> **EXERCISE DETAILS**
Only lines containing the word "Tanzania" are needed; pull them out of the material.

> **DATASET CONTENT**
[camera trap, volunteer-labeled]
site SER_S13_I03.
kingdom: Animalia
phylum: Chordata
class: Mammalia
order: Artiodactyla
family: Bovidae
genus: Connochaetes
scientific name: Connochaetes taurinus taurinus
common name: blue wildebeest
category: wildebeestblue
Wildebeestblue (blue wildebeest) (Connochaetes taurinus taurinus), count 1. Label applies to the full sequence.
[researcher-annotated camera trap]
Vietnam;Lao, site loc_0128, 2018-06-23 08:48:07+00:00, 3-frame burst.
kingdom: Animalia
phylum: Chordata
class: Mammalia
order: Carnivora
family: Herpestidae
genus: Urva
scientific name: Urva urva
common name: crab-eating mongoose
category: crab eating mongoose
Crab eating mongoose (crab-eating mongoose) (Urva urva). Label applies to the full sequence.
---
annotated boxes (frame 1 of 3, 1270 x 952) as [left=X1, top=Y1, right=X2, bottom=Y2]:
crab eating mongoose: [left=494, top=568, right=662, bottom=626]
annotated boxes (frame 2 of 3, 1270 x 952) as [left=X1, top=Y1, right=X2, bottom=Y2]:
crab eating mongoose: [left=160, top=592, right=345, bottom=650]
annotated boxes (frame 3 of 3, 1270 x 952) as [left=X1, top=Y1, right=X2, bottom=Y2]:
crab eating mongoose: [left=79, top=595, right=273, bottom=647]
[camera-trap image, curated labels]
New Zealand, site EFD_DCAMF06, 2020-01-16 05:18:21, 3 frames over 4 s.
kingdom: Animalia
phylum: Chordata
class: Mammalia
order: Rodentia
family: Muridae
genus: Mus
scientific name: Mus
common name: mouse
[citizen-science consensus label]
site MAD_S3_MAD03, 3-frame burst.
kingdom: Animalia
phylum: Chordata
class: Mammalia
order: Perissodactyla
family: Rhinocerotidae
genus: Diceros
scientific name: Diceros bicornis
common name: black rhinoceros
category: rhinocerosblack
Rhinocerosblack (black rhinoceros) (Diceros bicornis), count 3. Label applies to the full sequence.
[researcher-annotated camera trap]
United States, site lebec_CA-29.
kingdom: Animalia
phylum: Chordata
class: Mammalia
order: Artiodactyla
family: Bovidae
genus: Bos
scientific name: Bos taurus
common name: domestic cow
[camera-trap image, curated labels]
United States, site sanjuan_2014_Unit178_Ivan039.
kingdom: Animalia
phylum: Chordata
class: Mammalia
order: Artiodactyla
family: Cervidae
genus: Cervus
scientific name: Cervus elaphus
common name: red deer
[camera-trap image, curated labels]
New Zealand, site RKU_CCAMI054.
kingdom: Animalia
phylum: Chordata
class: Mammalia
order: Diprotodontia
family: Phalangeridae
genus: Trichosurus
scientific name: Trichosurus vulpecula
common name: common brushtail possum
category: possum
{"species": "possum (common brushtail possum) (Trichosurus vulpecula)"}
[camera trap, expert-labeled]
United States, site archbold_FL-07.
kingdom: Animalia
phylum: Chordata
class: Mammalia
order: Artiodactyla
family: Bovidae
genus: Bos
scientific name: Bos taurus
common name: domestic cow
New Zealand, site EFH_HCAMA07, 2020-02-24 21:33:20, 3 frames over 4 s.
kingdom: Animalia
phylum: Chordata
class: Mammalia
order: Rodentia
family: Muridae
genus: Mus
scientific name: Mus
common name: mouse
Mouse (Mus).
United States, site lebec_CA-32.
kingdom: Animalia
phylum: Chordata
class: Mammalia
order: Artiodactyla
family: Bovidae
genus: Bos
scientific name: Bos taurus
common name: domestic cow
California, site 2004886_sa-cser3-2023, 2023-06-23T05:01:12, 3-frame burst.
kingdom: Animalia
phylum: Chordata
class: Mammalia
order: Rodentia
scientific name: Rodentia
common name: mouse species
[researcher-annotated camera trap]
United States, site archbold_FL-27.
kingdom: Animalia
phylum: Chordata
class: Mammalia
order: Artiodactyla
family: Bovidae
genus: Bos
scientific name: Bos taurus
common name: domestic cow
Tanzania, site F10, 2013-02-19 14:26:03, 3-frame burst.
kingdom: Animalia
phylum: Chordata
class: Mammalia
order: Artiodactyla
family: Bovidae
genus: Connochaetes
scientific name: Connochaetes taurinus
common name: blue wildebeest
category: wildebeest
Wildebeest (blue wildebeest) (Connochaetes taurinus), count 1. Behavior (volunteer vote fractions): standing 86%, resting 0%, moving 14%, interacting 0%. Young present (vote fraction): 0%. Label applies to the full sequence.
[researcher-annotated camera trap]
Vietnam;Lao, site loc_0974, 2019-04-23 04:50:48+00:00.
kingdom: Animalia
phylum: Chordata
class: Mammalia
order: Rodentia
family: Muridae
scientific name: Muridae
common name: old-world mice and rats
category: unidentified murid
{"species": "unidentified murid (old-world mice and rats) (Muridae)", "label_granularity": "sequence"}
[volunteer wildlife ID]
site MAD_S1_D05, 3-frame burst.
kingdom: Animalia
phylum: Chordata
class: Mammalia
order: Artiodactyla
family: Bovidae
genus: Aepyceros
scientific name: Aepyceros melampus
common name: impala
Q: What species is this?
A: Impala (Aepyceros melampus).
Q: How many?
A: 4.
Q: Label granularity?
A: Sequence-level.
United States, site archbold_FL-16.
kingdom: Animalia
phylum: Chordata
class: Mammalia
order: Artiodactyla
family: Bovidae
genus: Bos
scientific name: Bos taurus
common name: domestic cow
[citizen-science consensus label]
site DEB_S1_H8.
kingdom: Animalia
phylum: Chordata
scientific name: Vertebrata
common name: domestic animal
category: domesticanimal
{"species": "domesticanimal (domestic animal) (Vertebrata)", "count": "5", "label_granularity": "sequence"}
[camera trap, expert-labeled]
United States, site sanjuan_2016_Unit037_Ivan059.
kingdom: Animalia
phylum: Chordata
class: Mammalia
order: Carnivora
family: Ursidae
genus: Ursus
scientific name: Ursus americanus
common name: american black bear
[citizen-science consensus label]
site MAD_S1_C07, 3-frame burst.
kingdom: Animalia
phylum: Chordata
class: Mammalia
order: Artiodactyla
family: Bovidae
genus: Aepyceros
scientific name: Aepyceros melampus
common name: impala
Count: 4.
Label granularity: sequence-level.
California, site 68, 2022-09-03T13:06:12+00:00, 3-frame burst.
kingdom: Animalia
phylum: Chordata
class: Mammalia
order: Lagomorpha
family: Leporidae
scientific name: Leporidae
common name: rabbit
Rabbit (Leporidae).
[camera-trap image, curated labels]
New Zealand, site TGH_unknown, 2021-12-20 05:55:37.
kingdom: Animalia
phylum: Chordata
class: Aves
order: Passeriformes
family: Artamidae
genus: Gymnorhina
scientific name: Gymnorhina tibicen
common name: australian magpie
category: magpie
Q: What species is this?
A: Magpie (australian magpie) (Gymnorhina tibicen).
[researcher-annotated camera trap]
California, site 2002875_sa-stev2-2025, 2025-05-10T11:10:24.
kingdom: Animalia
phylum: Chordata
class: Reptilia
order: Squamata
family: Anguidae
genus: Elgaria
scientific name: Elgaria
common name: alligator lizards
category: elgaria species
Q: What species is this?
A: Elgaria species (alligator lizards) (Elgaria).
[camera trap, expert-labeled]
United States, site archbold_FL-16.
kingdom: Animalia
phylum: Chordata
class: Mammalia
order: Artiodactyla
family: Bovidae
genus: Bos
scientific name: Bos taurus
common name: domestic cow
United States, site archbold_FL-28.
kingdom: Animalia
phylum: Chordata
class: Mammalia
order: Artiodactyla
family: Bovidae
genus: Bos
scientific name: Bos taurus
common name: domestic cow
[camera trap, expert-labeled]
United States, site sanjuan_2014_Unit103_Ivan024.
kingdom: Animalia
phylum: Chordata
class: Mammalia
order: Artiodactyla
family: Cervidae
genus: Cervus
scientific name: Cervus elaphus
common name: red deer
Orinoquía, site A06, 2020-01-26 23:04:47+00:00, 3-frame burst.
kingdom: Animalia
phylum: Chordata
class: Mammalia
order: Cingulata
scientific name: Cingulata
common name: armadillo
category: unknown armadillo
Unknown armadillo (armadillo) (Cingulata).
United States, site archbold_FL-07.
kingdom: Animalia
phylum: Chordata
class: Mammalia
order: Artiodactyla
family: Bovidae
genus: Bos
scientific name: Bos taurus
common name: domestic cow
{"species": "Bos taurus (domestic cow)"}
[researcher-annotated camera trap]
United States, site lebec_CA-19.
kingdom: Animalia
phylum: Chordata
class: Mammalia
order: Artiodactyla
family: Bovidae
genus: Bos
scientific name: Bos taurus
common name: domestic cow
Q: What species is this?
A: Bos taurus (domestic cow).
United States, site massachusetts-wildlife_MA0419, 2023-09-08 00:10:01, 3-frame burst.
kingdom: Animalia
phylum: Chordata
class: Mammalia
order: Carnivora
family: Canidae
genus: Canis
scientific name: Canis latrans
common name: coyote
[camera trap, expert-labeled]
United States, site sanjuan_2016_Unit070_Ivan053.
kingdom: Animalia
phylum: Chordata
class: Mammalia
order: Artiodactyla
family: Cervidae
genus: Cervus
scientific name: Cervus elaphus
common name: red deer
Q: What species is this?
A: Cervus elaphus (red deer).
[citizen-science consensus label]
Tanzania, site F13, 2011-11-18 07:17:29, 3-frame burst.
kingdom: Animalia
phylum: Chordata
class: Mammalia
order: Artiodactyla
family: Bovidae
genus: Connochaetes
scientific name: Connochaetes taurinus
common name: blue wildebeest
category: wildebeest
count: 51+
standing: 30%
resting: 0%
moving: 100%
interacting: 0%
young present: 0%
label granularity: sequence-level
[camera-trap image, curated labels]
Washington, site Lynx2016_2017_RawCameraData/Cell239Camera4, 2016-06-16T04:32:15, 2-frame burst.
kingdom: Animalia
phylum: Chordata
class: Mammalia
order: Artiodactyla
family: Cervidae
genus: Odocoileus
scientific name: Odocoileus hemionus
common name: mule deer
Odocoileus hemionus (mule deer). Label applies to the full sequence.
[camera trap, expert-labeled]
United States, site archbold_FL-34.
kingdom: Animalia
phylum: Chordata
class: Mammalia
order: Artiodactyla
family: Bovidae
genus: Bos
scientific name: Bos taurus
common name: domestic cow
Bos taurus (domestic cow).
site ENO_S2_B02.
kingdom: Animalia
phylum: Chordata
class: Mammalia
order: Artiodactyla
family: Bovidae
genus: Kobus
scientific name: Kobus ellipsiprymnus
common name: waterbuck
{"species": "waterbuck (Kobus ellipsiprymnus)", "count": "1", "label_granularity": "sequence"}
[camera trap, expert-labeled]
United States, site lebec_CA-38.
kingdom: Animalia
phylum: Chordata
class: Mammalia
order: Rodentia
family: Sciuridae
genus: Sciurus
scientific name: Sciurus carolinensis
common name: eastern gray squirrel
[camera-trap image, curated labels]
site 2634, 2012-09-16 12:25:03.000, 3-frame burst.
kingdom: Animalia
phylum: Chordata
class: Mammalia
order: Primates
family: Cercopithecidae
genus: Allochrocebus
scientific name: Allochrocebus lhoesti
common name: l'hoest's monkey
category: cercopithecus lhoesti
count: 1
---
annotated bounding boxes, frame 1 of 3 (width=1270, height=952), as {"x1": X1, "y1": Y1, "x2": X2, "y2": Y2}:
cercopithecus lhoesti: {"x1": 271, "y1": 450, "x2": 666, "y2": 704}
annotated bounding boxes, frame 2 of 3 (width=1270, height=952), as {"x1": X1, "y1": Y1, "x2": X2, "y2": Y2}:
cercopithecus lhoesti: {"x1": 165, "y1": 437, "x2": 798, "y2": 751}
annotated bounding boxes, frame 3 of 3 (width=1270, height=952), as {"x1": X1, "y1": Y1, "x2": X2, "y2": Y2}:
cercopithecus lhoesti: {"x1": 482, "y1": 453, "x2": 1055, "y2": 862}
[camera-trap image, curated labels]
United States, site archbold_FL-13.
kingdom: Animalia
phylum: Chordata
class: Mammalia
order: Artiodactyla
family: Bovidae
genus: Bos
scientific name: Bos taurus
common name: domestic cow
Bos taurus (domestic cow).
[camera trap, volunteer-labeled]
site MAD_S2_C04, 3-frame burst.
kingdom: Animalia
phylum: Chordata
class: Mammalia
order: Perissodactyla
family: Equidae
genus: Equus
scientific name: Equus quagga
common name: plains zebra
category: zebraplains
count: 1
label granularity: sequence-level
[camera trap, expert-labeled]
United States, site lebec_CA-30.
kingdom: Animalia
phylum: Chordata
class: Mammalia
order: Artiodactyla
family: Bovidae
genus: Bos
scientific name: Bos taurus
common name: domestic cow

> **WRITTEN ANSWER**
Tanzania, site F10, 2013-02-19 14:26:03, 3-frame burst.
Tanzania, site F13, 2011-11-18 07:17:29, 3-frame burst.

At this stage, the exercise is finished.